Transfigured Bandera image

Swedish historian Dr. Per Anders Rudling has dealt extensively with the history of Eastern Europe during the Second World War. For him, the image of Bandera in Ukraine is transfigured: "According to my assessment and that of most researchers, Bandera and his movement can definitely be described as a fascist one that was heavily involved in the Holocaust," said Rudling. In the east, therefore, many hate Bandera as a Nazi collaborator. In Lviv in western Ukraine, however, people prefer to remember their struggle for Ukrainian independence. Bandera has even built monuments here, Bandera is part of pop culture: his likeness is emblazoned on beer mugs, pictures and T-shirts in the "Banderastadt" - this is how they advertise here.

Criticism is considered Russian propaganda

Criticism of the national hero - even in the new government, this is considered Russian propaganda. The current Minister of Education of Ukraine, Serhiy Kvit, said the issue had to rest in times of war. He also emphasizes Bandera's role model status: "I think that Bandera can be seen as a symbol of the Ukrainian struggle for freedom. But that has to be strictly separated from the current political crisis in Ukraine and the influence of the Russian propaganda machine." Bandera's Nazi connection just Putin propaganda?

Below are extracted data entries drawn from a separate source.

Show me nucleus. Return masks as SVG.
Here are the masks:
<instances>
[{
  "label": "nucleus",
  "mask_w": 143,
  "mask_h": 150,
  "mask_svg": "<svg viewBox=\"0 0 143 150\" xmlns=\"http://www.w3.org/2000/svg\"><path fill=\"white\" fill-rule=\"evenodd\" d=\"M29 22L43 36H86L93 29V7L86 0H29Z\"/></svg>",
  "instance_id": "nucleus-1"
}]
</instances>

Stepan Bandera was the leader of the Ukrainian nationalists. In June 1941, Hitler's soldiers were welcomed by Bandera's troops in Lviv. Ukrainians and Germans pounced on the Jews together - in the end they murdered thousands of people in several pogroms: "They are committed to the extermination of national minorities. The organization wrote a plan in April. That was kind of a blueprint for the mass murder of the Jews. The idea: the more Jews are killed when the Germans march, the better, "reports the historian Rudling.

Bandera myth

In today's Ukraine, the myth of the Bandera is primarily a political instrument: the "freedom fighter" Bandera is intended to give the culturally divided country an identity. The fact that Bandera and the Ukrainian nationalists also collaborated with the Nazis is hardly an issue. What makes Bandera's story particularly complicated: After initially working with the Nazis, he was arrested by the Germans in 1941 and taken to the Sachsenhausen concentration camp near Berlin. The reason: His men had proclaimed a free Ukraine - that was too much for the Nazis. But Bandera was not put in a normal concentration camp barrack, but in the cell building for special inmates, because the Nazis still considered him useful.

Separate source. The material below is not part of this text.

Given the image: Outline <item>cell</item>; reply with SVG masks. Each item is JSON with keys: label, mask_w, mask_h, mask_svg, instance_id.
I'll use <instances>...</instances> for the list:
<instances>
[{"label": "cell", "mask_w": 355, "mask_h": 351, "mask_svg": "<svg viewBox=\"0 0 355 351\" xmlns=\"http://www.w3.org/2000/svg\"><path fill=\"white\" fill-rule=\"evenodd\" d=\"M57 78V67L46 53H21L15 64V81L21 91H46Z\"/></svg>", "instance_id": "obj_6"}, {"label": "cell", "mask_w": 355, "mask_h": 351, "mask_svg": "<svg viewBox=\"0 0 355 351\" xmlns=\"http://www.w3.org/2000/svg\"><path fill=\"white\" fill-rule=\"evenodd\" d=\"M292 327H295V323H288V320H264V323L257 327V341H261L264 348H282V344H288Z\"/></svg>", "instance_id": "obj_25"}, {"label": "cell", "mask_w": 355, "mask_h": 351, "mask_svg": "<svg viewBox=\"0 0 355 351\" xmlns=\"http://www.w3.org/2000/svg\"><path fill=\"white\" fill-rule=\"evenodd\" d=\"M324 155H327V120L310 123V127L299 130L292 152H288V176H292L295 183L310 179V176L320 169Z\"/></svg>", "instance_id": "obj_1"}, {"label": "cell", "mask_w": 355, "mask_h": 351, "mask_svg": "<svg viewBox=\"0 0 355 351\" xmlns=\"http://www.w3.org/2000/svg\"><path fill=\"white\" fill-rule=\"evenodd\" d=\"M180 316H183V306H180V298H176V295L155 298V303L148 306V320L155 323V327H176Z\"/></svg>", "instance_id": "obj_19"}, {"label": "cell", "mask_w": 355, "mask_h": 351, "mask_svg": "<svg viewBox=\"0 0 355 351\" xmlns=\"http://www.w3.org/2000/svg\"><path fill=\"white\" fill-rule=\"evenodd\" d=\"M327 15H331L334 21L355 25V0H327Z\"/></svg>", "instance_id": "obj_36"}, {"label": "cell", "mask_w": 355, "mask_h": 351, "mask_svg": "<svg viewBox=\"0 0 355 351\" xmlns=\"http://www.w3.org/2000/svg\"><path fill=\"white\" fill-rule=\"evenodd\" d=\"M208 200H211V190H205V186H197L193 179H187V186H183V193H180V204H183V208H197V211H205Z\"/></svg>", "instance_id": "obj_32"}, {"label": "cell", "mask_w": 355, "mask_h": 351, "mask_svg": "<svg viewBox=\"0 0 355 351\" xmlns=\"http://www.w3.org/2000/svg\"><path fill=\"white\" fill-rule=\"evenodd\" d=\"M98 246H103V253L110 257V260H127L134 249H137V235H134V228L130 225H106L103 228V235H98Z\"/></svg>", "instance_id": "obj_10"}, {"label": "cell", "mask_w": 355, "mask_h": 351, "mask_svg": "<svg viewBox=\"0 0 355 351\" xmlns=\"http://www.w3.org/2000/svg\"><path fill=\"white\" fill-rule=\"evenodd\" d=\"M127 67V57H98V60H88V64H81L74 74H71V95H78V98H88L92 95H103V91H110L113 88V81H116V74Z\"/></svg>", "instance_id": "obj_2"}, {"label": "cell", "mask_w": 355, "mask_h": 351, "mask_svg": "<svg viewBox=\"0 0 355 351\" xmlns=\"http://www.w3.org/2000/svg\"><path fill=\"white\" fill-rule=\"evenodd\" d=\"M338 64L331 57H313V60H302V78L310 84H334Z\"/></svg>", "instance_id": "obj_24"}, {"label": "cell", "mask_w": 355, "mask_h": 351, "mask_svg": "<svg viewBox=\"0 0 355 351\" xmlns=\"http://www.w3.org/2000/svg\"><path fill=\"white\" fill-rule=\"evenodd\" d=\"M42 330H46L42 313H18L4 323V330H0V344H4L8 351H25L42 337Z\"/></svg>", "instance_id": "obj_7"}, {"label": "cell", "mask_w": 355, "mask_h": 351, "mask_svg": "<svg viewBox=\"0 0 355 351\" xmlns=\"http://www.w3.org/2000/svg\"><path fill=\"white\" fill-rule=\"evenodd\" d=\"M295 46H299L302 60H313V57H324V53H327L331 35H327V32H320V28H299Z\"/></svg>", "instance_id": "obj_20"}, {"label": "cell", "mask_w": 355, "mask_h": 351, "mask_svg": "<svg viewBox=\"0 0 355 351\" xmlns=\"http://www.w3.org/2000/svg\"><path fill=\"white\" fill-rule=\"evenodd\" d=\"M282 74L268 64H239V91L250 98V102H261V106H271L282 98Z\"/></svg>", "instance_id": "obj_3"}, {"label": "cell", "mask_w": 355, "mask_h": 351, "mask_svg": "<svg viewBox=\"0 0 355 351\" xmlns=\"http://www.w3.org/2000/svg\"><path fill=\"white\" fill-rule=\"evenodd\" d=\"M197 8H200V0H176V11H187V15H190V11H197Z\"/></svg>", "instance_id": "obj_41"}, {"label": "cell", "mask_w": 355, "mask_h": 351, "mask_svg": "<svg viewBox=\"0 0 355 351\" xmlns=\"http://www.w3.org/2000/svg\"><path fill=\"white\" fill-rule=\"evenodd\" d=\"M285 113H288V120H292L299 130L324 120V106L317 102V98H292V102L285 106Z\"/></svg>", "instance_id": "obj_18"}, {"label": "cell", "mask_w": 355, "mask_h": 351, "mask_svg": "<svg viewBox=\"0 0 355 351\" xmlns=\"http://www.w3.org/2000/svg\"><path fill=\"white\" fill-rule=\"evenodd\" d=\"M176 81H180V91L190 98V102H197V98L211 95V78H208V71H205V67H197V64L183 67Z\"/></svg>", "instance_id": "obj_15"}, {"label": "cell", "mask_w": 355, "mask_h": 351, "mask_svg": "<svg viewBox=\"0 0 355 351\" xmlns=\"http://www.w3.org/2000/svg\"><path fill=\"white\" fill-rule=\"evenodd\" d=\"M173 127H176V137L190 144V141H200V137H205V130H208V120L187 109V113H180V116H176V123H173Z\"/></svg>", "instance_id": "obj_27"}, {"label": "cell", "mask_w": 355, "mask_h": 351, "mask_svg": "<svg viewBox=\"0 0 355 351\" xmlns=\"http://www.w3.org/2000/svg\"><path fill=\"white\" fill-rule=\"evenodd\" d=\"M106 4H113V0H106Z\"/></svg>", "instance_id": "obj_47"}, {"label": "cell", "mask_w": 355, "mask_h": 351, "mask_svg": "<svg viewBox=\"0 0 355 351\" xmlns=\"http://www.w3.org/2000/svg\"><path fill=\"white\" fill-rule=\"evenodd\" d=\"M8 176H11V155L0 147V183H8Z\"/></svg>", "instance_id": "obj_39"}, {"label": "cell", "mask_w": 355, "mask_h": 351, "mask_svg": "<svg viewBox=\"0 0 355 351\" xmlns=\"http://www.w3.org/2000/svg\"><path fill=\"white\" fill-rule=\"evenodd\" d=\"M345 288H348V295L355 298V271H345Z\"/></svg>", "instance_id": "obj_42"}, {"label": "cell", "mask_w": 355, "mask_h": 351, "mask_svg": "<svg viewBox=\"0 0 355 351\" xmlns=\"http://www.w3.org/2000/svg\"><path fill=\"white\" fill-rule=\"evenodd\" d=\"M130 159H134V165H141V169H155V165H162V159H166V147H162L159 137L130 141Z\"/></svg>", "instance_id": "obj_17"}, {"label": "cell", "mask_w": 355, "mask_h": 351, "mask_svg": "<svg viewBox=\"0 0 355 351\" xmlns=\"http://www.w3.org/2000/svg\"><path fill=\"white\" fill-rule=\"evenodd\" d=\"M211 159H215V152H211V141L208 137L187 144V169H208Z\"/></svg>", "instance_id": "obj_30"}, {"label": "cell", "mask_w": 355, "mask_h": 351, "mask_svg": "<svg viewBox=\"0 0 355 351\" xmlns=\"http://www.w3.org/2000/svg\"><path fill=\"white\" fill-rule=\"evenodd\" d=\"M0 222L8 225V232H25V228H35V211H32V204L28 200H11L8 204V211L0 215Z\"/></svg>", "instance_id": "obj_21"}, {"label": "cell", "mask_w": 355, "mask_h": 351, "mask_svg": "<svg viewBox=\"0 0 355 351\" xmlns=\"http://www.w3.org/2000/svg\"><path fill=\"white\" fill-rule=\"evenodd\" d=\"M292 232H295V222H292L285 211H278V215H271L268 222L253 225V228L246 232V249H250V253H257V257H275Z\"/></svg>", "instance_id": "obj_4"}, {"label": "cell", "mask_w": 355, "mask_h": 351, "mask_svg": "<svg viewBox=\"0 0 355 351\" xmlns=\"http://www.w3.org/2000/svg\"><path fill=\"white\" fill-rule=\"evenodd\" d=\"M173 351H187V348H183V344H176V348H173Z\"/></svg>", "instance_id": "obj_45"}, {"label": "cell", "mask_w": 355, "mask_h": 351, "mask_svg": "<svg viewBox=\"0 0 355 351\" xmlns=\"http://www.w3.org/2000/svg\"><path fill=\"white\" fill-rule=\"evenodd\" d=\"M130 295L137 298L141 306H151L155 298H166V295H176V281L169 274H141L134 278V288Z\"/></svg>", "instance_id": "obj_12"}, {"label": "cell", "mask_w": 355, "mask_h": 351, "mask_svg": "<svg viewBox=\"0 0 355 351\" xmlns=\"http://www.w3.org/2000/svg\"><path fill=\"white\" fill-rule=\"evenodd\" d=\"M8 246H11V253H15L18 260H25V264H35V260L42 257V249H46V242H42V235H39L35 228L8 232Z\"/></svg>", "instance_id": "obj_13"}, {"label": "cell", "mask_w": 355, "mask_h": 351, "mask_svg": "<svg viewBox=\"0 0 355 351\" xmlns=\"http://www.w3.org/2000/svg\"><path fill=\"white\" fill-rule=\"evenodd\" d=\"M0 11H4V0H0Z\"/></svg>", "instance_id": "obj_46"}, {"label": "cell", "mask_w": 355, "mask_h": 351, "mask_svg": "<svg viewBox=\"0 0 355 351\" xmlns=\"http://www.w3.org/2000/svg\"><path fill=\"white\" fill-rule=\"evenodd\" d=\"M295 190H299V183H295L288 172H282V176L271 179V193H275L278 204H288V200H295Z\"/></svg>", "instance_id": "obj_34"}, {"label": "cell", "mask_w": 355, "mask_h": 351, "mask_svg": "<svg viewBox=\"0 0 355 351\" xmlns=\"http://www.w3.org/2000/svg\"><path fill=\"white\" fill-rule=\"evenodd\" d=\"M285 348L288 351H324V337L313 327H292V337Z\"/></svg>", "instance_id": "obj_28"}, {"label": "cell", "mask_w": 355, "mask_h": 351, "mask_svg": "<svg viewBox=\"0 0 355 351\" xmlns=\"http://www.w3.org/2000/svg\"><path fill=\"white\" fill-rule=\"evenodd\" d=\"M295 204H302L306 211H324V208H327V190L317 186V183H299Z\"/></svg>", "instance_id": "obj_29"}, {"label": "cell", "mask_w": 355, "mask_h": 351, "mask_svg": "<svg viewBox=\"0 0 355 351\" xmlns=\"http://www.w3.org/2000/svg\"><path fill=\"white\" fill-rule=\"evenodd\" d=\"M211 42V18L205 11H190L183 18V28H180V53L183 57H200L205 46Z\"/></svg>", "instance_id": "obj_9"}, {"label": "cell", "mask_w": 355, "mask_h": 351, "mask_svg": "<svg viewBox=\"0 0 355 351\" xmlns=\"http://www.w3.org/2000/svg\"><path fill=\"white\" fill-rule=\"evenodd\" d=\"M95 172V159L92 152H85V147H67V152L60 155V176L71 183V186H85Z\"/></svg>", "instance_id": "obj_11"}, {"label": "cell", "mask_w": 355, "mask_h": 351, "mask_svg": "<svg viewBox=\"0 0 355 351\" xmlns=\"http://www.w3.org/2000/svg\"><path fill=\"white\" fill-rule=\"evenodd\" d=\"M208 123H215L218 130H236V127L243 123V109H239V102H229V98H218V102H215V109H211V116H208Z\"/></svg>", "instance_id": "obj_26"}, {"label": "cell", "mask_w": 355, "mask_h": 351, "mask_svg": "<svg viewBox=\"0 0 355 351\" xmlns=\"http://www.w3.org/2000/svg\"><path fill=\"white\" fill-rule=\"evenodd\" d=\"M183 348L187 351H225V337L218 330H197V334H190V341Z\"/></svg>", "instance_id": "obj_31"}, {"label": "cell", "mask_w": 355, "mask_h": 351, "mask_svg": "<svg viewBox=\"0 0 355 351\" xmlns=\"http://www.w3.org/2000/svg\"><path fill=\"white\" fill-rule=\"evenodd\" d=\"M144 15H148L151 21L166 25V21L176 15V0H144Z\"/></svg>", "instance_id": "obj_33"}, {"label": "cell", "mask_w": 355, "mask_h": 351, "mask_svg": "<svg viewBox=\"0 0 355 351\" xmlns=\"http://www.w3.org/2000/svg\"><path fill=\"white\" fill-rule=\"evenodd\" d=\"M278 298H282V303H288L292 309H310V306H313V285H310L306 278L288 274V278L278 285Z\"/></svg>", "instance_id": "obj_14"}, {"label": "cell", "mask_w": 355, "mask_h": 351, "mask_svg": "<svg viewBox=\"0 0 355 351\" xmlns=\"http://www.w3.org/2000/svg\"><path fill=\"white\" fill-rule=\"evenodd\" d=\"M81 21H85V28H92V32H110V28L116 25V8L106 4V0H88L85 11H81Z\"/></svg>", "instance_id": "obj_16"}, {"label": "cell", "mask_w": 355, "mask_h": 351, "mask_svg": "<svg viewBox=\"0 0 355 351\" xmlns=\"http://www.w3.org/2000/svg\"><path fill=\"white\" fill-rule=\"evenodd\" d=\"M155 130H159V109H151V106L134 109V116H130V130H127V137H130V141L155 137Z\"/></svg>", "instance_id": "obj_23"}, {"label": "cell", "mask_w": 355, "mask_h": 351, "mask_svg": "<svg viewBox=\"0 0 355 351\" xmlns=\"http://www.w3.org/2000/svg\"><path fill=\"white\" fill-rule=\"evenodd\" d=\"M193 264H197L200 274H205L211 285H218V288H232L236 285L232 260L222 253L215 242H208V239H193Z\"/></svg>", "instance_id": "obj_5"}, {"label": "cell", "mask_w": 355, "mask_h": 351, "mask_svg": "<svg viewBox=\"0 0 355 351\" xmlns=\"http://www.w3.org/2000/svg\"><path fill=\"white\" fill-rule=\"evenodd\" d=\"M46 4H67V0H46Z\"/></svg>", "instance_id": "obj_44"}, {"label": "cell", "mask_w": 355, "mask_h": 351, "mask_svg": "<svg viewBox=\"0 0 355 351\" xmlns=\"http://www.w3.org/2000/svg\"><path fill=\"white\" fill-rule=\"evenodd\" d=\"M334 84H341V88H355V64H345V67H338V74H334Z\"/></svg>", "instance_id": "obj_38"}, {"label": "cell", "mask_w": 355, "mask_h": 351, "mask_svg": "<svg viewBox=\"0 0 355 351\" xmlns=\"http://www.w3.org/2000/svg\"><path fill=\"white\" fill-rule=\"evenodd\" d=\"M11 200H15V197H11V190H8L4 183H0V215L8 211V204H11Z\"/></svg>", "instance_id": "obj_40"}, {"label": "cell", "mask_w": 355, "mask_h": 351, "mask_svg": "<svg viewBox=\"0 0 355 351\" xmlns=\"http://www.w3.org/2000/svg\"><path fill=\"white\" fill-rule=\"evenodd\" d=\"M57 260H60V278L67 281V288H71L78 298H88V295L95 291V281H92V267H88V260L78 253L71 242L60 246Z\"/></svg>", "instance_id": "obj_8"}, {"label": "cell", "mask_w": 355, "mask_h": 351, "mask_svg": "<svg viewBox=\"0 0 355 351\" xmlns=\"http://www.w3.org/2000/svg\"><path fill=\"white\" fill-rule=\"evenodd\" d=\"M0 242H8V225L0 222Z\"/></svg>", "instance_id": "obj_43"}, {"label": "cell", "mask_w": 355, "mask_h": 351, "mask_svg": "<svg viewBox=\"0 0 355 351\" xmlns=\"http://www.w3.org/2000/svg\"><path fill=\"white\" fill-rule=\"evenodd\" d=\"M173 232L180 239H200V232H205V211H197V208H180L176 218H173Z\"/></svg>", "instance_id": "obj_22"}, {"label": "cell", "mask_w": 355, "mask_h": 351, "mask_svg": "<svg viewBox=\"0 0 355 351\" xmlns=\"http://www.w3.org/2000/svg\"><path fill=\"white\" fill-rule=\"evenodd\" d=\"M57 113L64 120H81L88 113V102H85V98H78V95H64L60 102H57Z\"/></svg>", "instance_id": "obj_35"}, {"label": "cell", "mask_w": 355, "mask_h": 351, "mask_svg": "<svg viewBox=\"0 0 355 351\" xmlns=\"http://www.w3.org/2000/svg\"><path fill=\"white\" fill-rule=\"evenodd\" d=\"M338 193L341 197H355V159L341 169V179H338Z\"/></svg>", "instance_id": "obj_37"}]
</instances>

"Honorary prisoner" in Sachsenhausen

Prof. G√ľnter Morsch heads the memorial in Sachsenhausen. He reports on the conditions of detention: "The cell building was a special area in the concentration camp. Walls were torn down between cells and a bedroom and living room were furnished with furniture, pictures were even hung on the walls and there was a carpet on the floor. That changed nothing of the situation that one was imprisoned, but special conditions were created for these honorary prisoners. "

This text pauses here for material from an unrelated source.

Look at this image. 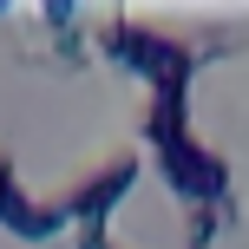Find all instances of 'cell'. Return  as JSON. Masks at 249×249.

Bandera was in German captivity for almost three years. For his followers, this time serves as proof that he was above all a freedom fighter and not a Nazi collaborator. But in 1944 he was released again - extremely unusual for a concentration camp: "He negotiated with the National Socialists and the result was that he founded a Ukrainian National Committee in November 1944 and then armed with the National Socialists against the Red Army "says Prof. Morsch.

At the end of the war there was even a Ukrainian Waffen SS division, which is still remembered by neo-Nazis in Lviv to this day. For the historian Rudling, it is all in all a great mystification: "In the West they do not celebrate Bandera for the involvement in the Holocaust. They only remember that he fought Stalin. In eastern Ukraine there are many Stalin statues. There they do not remind Stalin for the famines and for the terror, but they only remember the great victory and his struggle against fascism. " Bandera, Hitler, Stalin - West against East. Now is the time for everyone to learn from history.